JS: Wow! It’s pretty hard to find a genre. I’ve always thought that music is not about genre rather it is about making good music or at least the attempt to reach that outcome. I have my roots in so many different fields but if I have to answer that question I would say that my style is a composite of jazz and rock influences. I don’t try to play any one particular style; I just absorb what I like and play. If you are curious and open about learning different musical genres, it will flow with however your personality wishes to express it.
MR: Your sound is pretty melodic in ‘Do not disturb the peace’. Do you perform the same role in your next album or do you want more harmonic features?
JS: I wrote this new music with a quintet in mind. I wrote down piano and guitar parts but we had to separate the roles, sometimes Vardan and sometimes myself. All in all it seems to be well balanced.
MR: The hardest work is coming in April (‘14) when you go back to New York for the mixing of the master at the Bunker Studios with Aaron Nevezie. Have you got clear ideas about your final outcome?
JS: Yes, I want to make the record sounds as energetic as it is. I will publish all the sheet music on my website as soon as the record is released. So people can go through the music while listening. I can’t wait to go to NY and work with Aaron Nevezie and John Davis. The record will be mastered at The Vault Mastering studio soon after.

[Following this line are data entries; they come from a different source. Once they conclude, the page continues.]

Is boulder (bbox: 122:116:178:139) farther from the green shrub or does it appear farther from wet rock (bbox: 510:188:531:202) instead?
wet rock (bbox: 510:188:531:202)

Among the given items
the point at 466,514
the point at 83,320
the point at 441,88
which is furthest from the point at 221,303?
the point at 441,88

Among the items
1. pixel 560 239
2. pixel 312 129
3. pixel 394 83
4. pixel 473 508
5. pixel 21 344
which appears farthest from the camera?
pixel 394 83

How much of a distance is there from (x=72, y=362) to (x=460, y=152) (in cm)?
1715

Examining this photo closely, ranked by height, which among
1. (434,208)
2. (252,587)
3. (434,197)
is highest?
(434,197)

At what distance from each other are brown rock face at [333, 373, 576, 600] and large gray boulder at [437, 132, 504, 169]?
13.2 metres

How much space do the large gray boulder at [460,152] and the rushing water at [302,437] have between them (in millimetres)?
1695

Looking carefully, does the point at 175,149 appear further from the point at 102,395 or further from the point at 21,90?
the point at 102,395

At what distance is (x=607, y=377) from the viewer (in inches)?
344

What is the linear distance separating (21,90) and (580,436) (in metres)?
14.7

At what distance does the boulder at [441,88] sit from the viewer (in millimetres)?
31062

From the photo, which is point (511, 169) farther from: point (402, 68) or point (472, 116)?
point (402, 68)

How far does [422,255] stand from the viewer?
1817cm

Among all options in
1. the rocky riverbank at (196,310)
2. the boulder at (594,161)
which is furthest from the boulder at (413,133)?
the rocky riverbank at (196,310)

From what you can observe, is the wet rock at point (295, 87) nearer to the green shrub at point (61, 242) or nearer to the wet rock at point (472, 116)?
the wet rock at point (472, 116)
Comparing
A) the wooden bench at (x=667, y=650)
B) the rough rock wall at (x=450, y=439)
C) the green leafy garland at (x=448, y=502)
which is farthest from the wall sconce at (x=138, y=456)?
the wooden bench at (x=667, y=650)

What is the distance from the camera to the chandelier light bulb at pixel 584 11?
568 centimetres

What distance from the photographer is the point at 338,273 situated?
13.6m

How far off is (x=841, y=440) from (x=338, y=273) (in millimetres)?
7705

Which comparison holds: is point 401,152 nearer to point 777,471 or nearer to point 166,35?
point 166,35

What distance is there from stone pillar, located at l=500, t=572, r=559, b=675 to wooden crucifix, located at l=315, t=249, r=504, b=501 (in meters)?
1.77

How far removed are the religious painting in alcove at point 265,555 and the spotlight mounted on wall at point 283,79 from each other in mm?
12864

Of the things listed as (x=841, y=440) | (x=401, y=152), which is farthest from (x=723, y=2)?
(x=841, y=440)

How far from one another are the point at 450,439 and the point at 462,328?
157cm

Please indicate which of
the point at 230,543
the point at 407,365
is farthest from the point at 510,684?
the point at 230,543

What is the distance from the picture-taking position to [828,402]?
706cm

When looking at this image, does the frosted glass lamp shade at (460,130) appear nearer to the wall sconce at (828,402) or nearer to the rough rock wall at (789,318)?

MR: You still don’t know if you finally will search for a label or not. What would be for you the main point to edit it as an independent album?
JS: Now I’m actually considering every option and as you know I decided to release my previous album myself. Some have advised me to hire a major publicist and others have advised me to just put it online and move on. We grew up in an era where artists and amateurs were divided by who was and wasn’t on a record label. Now if you have a good product and you want to release it couldn’t be any simpler. I think that the best promotion is to regularly produce good music and put it out there. Continue to work and stay positive and all the rest will follow.